• WHAT THIS EXERCISE ASKS:
A. In the review of Phantogram's album Voices below, list each feature the band members name in their own description of their sound.
B. Write the next paragraph of the review of Phantogram's album Voices below, picking up after its final sentence.

There have been a few EPs to tide over fans who couldn't stand that long wait, but it's good to have some more content from a band that's proven themselves to be consistently creative and interesting so far.
With Voices, Phantogram proves that they're moving forward, even if they're not venturing into uncharted territories. They keep their signature sound, which is a bit difficult to pin down for those who haven't listened to them. The members themselves have described it as "street beat, synth pop" music with "lots of rhythms, swirling guitars, spacey keyboards, echoes, [and] airy vocals."
This album finds them experimenting with the electronic noises that make up their sound, unafraid to play with dissonant noise every now and then, like on "Blackout Days," while still keeping the fundamental prettiness of their music that makes them more accessible. This means they sacrifice a tiny bit of their pop sensibility, but they're pushing themselves, and that's a good sign for their future.

• INFORMATION PROVIDED:
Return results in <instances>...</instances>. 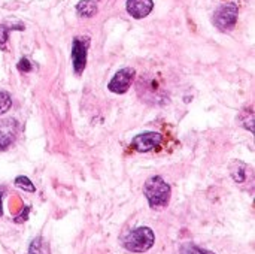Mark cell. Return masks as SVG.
I'll use <instances>...</instances> for the list:
<instances>
[{"mask_svg": "<svg viewBox=\"0 0 255 254\" xmlns=\"http://www.w3.org/2000/svg\"><path fill=\"white\" fill-rule=\"evenodd\" d=\"M143 195L148 201L149 208H152L154 211H161V210L167 208V205L170 202L172 189L160 175H154L145 181Z\"/></svg>", "mask_w": 255, "mask_h": 254, "instance_id": "obj_1", "label": "cell"}, {"mask_svg": "<svg viewBox=\"0 0 255 254\" xmlns=\"http://www.w3.org/2000/svg\"><path fill=\"white\" fill-rule=\"evenodd\" d=\"M123 247L131 253H146L155 244V234L148 226H140L130 231L121 240Z\"/></svg>", "mask_w": 255, "mask_h": 254, "instance_id": "obj_2", "label": "cell"}, {"mask_svg": "<svg viewBox=\"0 0 255 254\" xmlns=\"http://www.w3.org/2000/svg\"><path fill=\"white\" fill-rule=\"evenodd\" d=\"M238 16H239V9L235 3H226L223 6H220L215 13H214V24L218 30L221 31H229L232 30L236 22H238Z\"/></svg>", "mask_w": 255, "mask_h": 254, "instance_id": "obj_3", "label": "cell"}, {"mask_svg": "<svg viewBox=\"0 0 255 254\" xmlns=\"http://www.w3.org/2000/svg\"><path fill=\"white\" fill-rule=\"evenodd\" d=\"M88 46H90V37H75L72 42V63L73 70L76 75H82L87 66V55H88Z\"/></svg>", "mask_w": 255, "mask_h": 254, "instance_id": "obj_4", "label": "cell"}, {"mask_svg": "<svg viewBox=\"0 0 255 254\" xmlns=\"http://www.w3.org/2000/svg\"><path fill=\"white\" fill-rule=\"evenodd\" d=\"M134 78H136V70L133 67H123L112 76V79L108 84V88L111 93L124 94L131 87Z\"/></svg>", "mask_w": 255, "mask_h": 254, "instance_id": "obj_5", "label": "cell"}, {"mask_svg": "<svg viewBox=\"0 0 255 254\" xmlns=\"http://www.w3.org/2000/svg\"><path fill=\"white\" fill-rule=\"evenodd\" d=\"M163 142V135L158 132H143L140 135H136L131 141V145L139 153H149L155 148H158Z\"/></svg>", "mask_w": 255, "mask_h": 254, "instance_id": "obj_6", "label": "cell"}, {"mask_svg": "<svg viewBox=\"0 0 255 254\" xmlns=\"http://www.w3.org/2000/svg\"><path fill=\"white\" fill-rule=\"evenodd\" d=\"M18 123L12 118L3 120L0 123V151H6L16 139Z\"/></svg>", "mask_w": 255, "mask_h": 254, "instance_id": "obj_7", "label": "cell"}, {"mask_svg": "<svg viewBox=\"0 0 255 254\" xmlns=\"http://www.w3.org/2000/svg\"><path fill=\"white\" fill-rule=\"evenodd\" d=\"M126 9L130 16H133L136 19H142L152 12L154 1L152 0H127Z\"/></svg>", "mask_w": 255, "mask_h": 254, "instance_id": "obj_8", "label": "cell"}, {"mask_svg": "<svg viewBox=\"0 0 255 254\" xmlns=\"http://www.w3.org/2000/svg\"><path fill=\"white\" fill-rule=\"evenodd\" d=\"M99 10V6H97V1L96 0H81L78 4H76V12L84 16V18H91L97 13Z\"/></svg>", "mask_w": 255, "mask_h": 254, "instance_id": "obj_9", "label": "cell"}, {"mask_svg": "<svg viewBox=\"0 0 255 254\" xmlns=\"http://www.w3.org/2000/svg\"><path fill=\"white\" fill-rule=\"evenodd\" d=\"M230 174L232 178L236 183H244L247 180V165L241 160H235L230 165Z\"/></svg>", "mask_w": 255, "mask_h": 254, "instance_id": "obj_10", "label": "cell"}, {"mask_svg": "<svg viewBox=\"0 0 255 254\" xmlns=\"http://www.w3.org/2000/svg\"><path fill=\"white\" fill-rule=\"evenodd\" d=\"M28 254H51V250H49L48 243L42 237H37L30 243Z\"/></svg>", "mask_w": 255, "mask_h": 254, "instance_id": "obj_11", "label": "cell"}, {"mask_svg": "<svg viewBox=\"0 0 255 254\" xmlns=\"http://www.w3.org/2000/svg\"><path fill=\"white\" fill-rule=\"evenodd\" d=\"M13 184H15L18 189H21V190H24V192H27V193H34V192H36V187H34L33 181H31L28 177H25V175L16 177L15 181H13Z\"/></svg>", "mask_w": 255, "mask_h": 254, "instance_id": "obj_12", "label": "cell"}, {"mask_svg": "<svg viewBox=\"0 0 255 254\" xmlns=\"http://www.w3.org/2000/svg\"><path fill=\"white\" fill-rule=\"evenodd\" d=\"M22 24L21 25H16V27H7L4 24H0V49L1 51H6V42L9 39V31L10 30H22Z\"/></svg>", "mask_w": 255, "mask_h": 254, "instance_id": "obj_13", "label": "cell"}, {"mask_svg": "<svg viewBox=\"0 0 255 254\" xmlns=\"http://www.w3.org/2000/svg\"><path fill=\"white\" fill-rule=\"evenodd\" d=\"M179 254H215V253H214V252H211V250H205V249H202V247H199V246H196V244H193V243H187V244H184V246L181 247Z\"/></svg>", "mask_w": 255, "mask_h": 254, "instance_id": "obj_14", "label": "cell"}, {"mask_svg": "<svg viewBox=\"0 0 255 254\" xmlns=\"http://www.w3.org/2000/svg\"><path fill=\"white\" fill-rule=\"evenodd\" d=\"M12 108V97L6 90H0V115H4Z\"/></svg>", "mask_w": 255, "mask_h": 254, "instance_id": "obj_15", "label": "cell"}, {"mask_svg": "<svg viewBox=\"0 0 255 254\" xmlns=\"http://www.w3.org/2000/svg\"><path fill=\"white\" fill-rule=\"evenodd\" d=\"M16 69H18L19 72H22V73H27V72L31 70V61H30L28 58L22 57V58L18 61V64H16Z\"/></svg>", "mask_w": 255, "mask_h": 254, "instance_id": "obj_16", "label": "cell"}, {"mask_svg": "<svg viewBox=\"0 0 255 254\" xmlns=\"http://www.w3.org/2000/svg\"><path fill=\"white\" fill-rule=\"evenodd\" d=\"M1 196H3V193L0 192V217L3 216V204H1Z\"/></svg>", "mask_w": 255, "mask_h": 254, "instance_id": "obj_17", "label": "cell"}]
</instances>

• RESPONSES TO THE EXERCISE:
A.
- lots of rhythms
- swirling guitars
- spacey keyboards
- echoes
- airy vocals

B.
The best tracks include "Bill Murray," "Fall In Love" and "Bad Dreams." Those three tracks in particular blew me away. But the album isn't without its hiccups.
Tracks like "Howling at the Moon" or album closer "My Only Friend" are low points, primarily because they don't have the strong melodies that sustain the other tracks, relying on plodding electronic beats alone. When member Josh Carter takes his turn singing, the songs lose one of their greatest assets, which is keyboardist Sarah Barthel's voice. It's so pretty, full of pathos and sadness. Her voice, to me, anchors their sound to pretty melody and emotion.
The new Phantogram album, despite its flaws, should suck repeat listeners in and arouse the interest of anyone who happens upon this still seldom-known group. They're a bit of an oddity, lying somewhere between electronic and indie pop, but they've carved out a niche for themselves and Voices proves they're more than comfortable there, exploring their electronic sound-scapes and downbeat melodies.
Image: Wikimedia Commons.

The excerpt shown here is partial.